Juliane Kloidt received her degree in 2021 and then joined the Center for Doctoral Training in Socially Intelligent Artificial Agents here on a project, entitled, “Improving engagement with mobile health apps by understanding (mis)alignment between design elements and personal characteristics.” Her supervisors are Lawrence Barsalou from the University of Glasgow (primary) and Aleksandar Matic from Koa Health (secondary).

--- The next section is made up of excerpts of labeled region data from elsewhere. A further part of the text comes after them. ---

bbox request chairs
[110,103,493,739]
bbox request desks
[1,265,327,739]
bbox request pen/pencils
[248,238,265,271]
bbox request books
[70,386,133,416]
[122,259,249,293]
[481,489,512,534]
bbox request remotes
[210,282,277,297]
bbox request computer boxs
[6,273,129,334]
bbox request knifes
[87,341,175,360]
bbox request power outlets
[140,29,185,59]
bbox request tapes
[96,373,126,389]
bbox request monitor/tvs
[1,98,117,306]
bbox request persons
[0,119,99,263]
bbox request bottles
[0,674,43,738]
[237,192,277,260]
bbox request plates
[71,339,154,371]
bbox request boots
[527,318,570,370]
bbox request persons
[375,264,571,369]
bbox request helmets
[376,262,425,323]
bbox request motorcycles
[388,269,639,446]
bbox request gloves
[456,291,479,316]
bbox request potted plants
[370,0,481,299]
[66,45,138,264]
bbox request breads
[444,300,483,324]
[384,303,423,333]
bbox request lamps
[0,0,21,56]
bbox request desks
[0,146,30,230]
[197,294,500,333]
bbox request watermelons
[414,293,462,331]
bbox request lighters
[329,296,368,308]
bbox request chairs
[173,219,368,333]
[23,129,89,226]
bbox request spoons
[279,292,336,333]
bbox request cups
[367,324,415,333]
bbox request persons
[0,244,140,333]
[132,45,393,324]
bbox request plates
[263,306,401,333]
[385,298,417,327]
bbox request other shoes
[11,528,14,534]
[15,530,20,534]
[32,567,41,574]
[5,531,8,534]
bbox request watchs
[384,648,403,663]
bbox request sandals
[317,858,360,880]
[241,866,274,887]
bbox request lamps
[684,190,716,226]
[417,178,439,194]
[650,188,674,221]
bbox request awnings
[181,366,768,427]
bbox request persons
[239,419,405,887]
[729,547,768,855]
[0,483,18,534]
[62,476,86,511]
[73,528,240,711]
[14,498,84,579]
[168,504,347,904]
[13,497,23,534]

Project abstract. This project will deepen understanding of how to personalise mobile health apps to user personal characteristics aiming to improve the engagement and ultimately intervention effectiveness. The main objectives will be the following: (1) Identify specific links between personal characteristics and service design elements that predict engagement and/or drop-outs, (2) Explore if the engagement with mobile health apps can be improved by avoiding misaligned (reinforcing aligned) design elements with personal characteristics that pre-dominantly drive drop-outs (engagement), (3) Deliver a set of takeaways for designing socially intelligent interfaces aware of personal characteristics
Extensive literature research will be first conducted to characterise design elements, and to identify the links to personal characteristics that can influence engagement. This will result in a set of hypotheses on the relationship between different personal characteristics and the engagement mechanisms. Sequentially, one or more studies will be conducted to capture personal traits of the users who have already used a selected set of relevant mobile health apps. By applying standard statistical methods as well as machine learning (to unpack more complex interplay between personal characteristics and design elements), this data will be used to identify engagement/drop-out predictors. The learnings will be used to design and test personalisation in a real-world scenario.